離婚したはずが、辣腕御曹司は揺るぎない愛でもう一度娶る
 ちらっと視線を尾崎さんに向ける。彼はその視線に気がついている様子だったが、気にも留めずに私たちの前にお茶を置いたあとお義母さんのうしろに立ち静かにこちらを見ていた。

 その様子がまるで監視されているかのようで怖い。

「琴葉さん」

 私の名前を呼んだお義母さんが、いきなり立ち上がったかと思うとその場にひざまずいた。

「お義母さん?」

 驚いた私は声をあげ、その場で立ち上がった。

「琴葉さん、玲司と別れてください」

「えっ」

 頭を鈍器で殴られたような衝撃が走る。ちゃんと聞こえているのに反応すらできない。

「玲司の足の手術、とても難しいものになるの。それができる医師が北山グループの病院にいるの。私はどうしてもその医師に玲司の手術をしてもらいたい」

 お義母さんの目からは涙があふれている。

「本来なら、もと通り歩けるようにはならないだろうって。だから一縷の望みに駆けたいのよ」

 私だって同じ気持ちだ。玲司の足がもとのようになるならなんだってしたい。その気持ちに嘘偽りはないけれど。

「ど、どうして私が玲司と離婚しなくてはいけないんですか?」

 その理由は尾崎さんがこの部屋にいることで気がついていた。しかし私はそれでも聞かずにいられない。

「北山の出した条件が、あなたとの離婚なの」

 やっぱりそうだったんだ。

「ごめんなさい。あなたを犠牲にするようなことをして」

 お義母さんは絨毯の床に頭をすりつけるようにして謝っている。

 こんな姿見たくない。

 玲司を覚悟を持っておひとりで育てた人。私のこともあたたかく迎えてくれた。北山家の話を聞きに行ったときも、自分の人生に誇りをもっていた。
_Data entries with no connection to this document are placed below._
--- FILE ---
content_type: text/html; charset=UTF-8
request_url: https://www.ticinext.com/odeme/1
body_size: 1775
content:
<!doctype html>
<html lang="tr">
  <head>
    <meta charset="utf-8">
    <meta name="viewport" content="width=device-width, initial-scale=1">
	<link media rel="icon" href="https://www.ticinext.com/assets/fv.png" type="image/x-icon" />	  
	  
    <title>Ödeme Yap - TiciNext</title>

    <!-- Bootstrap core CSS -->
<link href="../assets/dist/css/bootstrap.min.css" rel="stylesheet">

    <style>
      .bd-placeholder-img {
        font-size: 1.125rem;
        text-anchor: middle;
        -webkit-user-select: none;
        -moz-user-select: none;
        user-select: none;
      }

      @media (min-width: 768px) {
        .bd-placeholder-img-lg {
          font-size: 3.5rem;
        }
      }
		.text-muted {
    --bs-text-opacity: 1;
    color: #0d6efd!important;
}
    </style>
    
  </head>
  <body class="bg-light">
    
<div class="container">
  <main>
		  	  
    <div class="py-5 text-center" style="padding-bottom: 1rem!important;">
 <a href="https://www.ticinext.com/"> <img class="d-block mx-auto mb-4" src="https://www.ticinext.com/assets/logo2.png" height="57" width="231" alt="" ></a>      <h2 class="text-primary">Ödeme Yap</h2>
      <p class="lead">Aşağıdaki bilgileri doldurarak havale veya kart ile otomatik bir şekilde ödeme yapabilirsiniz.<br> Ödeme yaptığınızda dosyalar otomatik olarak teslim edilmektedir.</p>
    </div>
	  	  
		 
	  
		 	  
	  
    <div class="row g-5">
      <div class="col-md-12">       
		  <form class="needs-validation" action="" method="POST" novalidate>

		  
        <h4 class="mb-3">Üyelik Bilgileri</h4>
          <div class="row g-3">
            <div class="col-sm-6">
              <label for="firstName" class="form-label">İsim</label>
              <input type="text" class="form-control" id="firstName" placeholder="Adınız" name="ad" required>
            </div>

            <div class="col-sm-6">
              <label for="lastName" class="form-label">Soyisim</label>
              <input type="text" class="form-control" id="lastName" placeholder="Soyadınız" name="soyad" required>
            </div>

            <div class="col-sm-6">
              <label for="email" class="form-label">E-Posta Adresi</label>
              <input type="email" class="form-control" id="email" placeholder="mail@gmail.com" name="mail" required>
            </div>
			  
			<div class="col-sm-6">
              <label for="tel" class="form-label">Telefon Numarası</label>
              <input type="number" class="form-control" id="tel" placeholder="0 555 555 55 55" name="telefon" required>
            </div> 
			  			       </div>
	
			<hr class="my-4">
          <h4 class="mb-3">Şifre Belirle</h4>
 そんなお義母さんが、私に土下座をしているなんて。苦しくて胸が張り裂けそうだ。

 きっと悩みに悩んだ結果、こうするしかなかったのだろう。

 私と同じくらい、いやそれ以上に玲司のことを思っている。苦しんでいないはずなどない。それでも覚悟を決めて私に頼んでいるのだ。

 こんなのってないよ……。

 玲司の一生を盾に取られてしまったら、私の選択肢はひとつしかない。

 北山家の意向に沿うことでしか、彼を救えないのだ。

 私はその場に倒れ込んで、目をつむる。